País tem 28 mil amostras de crimes sexuais fora do banco de DNA

04 de setembro, 2016

A prisão de um homem, acusado de cometer roubos e estuprar uma jovem dentro de um consultório odontológico, poderia ter sido mais uma operação de rotina da polícia de Rondônia, em setembro do ano passado. O caso ganhou novos contornos quando, a pedido dos investigadores, Célio Roberto Rodrigues doou espontaneamente uma amostra de saliva para identificação do DNA dele. A informação foi inserida no Banco Nacional de Perfis Genéticos, que colocou o preso na cena de outros 12 crimes sexuais registrados em Mato Grosso e Amazonas.

(Extra, 04/09/2016 – acesse no site de origem)

O estuprador em série só foi descoberto porque os vestígios — como sêmen, sangue e pelos — deixados no corpo das vítimas de Mato Grosso e do Amazonas haviam sido inseridos no banco nacional de DNA. E “bateram” com o código genético do preso de Rondônia. Para as 12 mulheres, o sentimento de impunidade acabou ali, graças à inclusão das evidências do crime sofrido no sistema. Mas milhares de outros casos não terão o mesmo desfecho, já que a maior parte dos materiais biológicos colhidos das vítimas no país está encalhada nas geladeiras das perícias estaduais.

ESTADOS DESCONHECEM ESTOQUE

Há cerca de 28 mil amostras de crimes sexuais no Brasil sem processamento do DNA, segundo estimativa do Ministério da Justiça. O GLOBO mapeou dados de 23.792 casos, por meio de pedidos encaminhados aos estados via Lei de Acesso à Informação nos últimos dois meses. Oito unidades da Federação responderam aos questionamentos da reportagem. A maior parte alegou desconhecer o tamanho do estoque de vestígios de estupro ou simplesmente não deu retorno, caso do Rio de Janeiro.

A inserção desses vestígios no Banco Nacional de Perfis Genéticos, conhecido popularmente como banco de DNA e usado largamente em países desenvolvidos, significaria um salto nas investigações de crimes sexuais no Brasil, garante o perito criminal federal Hélio Buchmüller, presidente da Academia Brasileira de Ciências Forenses. Ele explica que quanto mais robusto o cadastro, mais resultados. Mesmo no caso de amostras biológicas deixadas em cenas de crime ou no corpo de vítimas por agressores cuja identidade a polícia desconhece, as vantagens são indiscutíveis, diz o perito:

— Especialmente nos crimes sexuais, em que o agressor costuma reincidir na prática, você pode encontrar muitas coincidências nos vestígios colhidos, fortalecendo as investigações.

Hoje, o banco nacional de DNA, que é alimentado pelos estados e administrado pela Polícia Federal, só conta com cerca de seis mil registros, dos quais 3.423 são vestígios dos mais variados tipos de crime, 1.054 referem-se a condenados ou investigados e 1.526 estão ligados a casos de pessoas desaparecidas. Embora pequeno, o cadastro já teve 139 coincidências confirmadas, que auxiliaram 206 investigações, conforme balanço recente. Mas 19 estados ainda não têm laboratório interligado ao sistema.

Todos os estados alegam falta de recursos humanos e orçamentários para explicar o estoque de vestígios de crimes sexuais sem identificação do DNA. Normalmente, priorizam casos “fechados”, em que há um suspeito apontado pela polícia.

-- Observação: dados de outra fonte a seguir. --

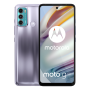 moto g60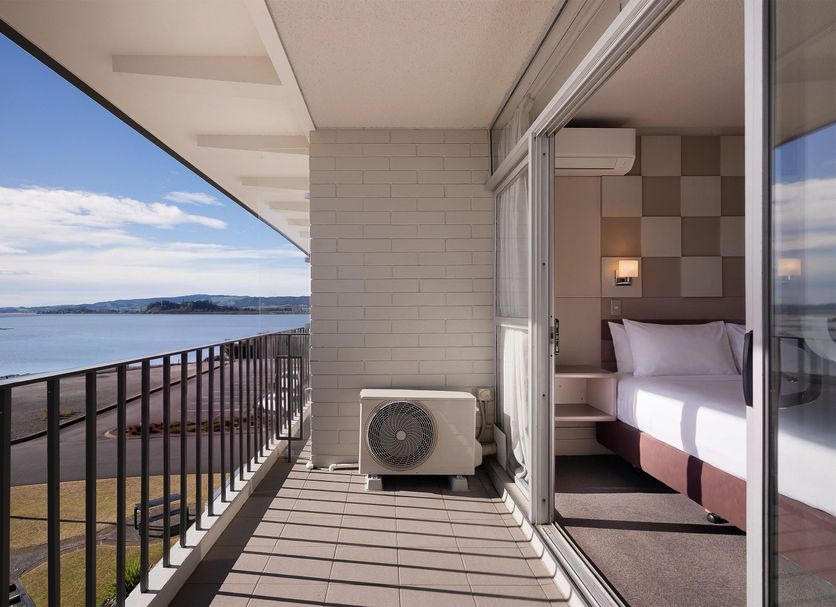 Balcó Foto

DIREITOS DAS VÍTIMAS VIOLADOS

Para o promotor de Justiça Thiago Pierobom, coordenador do núcleo de gênero do Ministério Público do Distrito Federal, é inaceitável que exista uma ferramenta como o banco de DNA subutilizada. Ele defende que, a despeito das dificuldades financeiras, os governos deem prioridade ao incremento do cadastro de perfis genéticos, especialmente no caso de crimes sexuais:

— Não ser eficiente na investigação desse tipo de crime é uma grave violação dos direitos das vítimas. Talvez seja preciso direcionar os recursos. Investigar menos furtos de som de carro, quem sabe, e maximizar os resultados das investigações dos crimes graves.

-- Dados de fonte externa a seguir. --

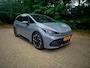 CUPRA Born Impulse 62 kWh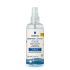 Sesderma Sensyses Cleanser Classic Démaquillant Nettoyant 250Ml
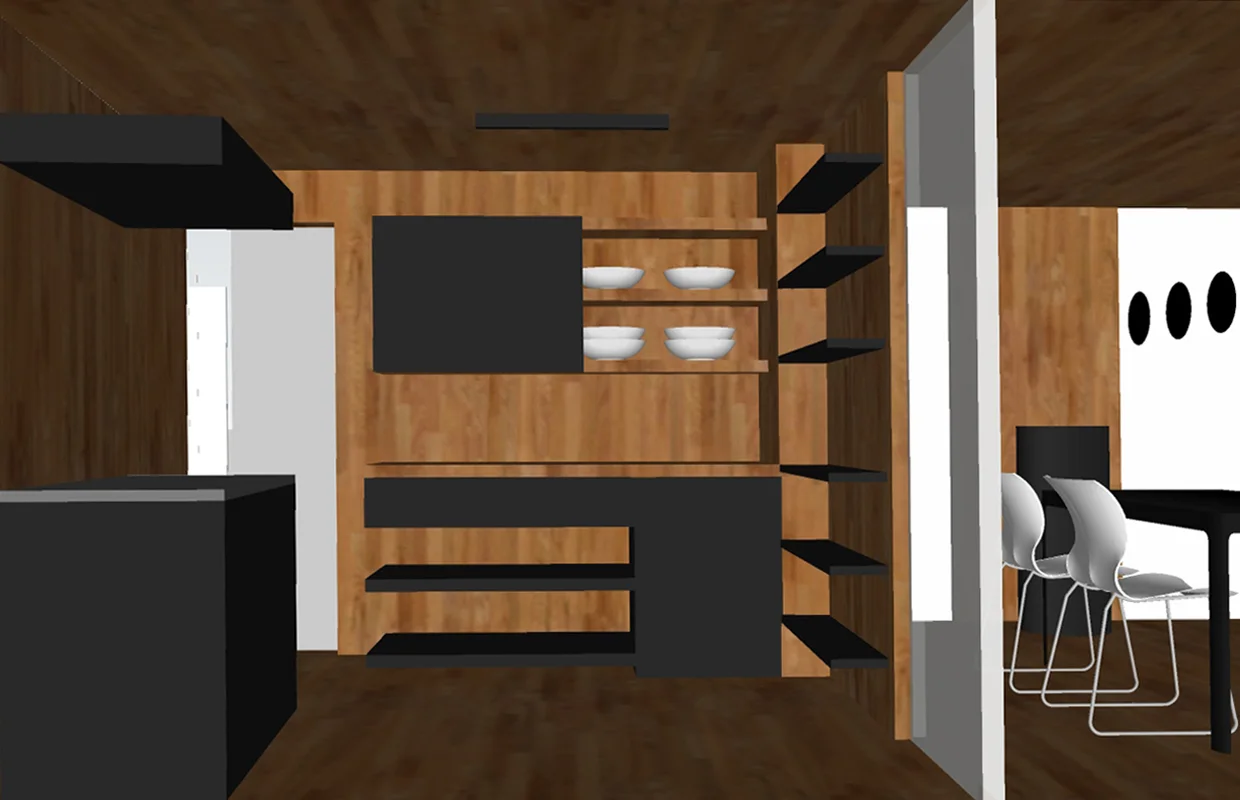 C66_CUCINA.jpg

Procurado para comentar os dados, o Ministério da Justiça informou, por meio de nota, que se reunirá, na primeira quinzena deste mês, com peritos criminais, para avançar no fortalecimento do banco de DNA. Entre os “desafios” apontados pela pasta, está aumentar a inserção de perfis genéticos no sistema, com articulação entre governo federal e estados.

Como muitas vítimas de estupro procuram o serviço de saúde antes mesmo de se dirigir a uma delegacia, uma lei de 2013 previu que os vestígios do crime possam ser coletados no SUS e depois encaminhados à polícia. De acordo com o Ministério da Saúde, 22 estados têm estabelecimentos aptos a fazer a coleta de vestígios, que consta como procedimento oficial na tabela do SUS.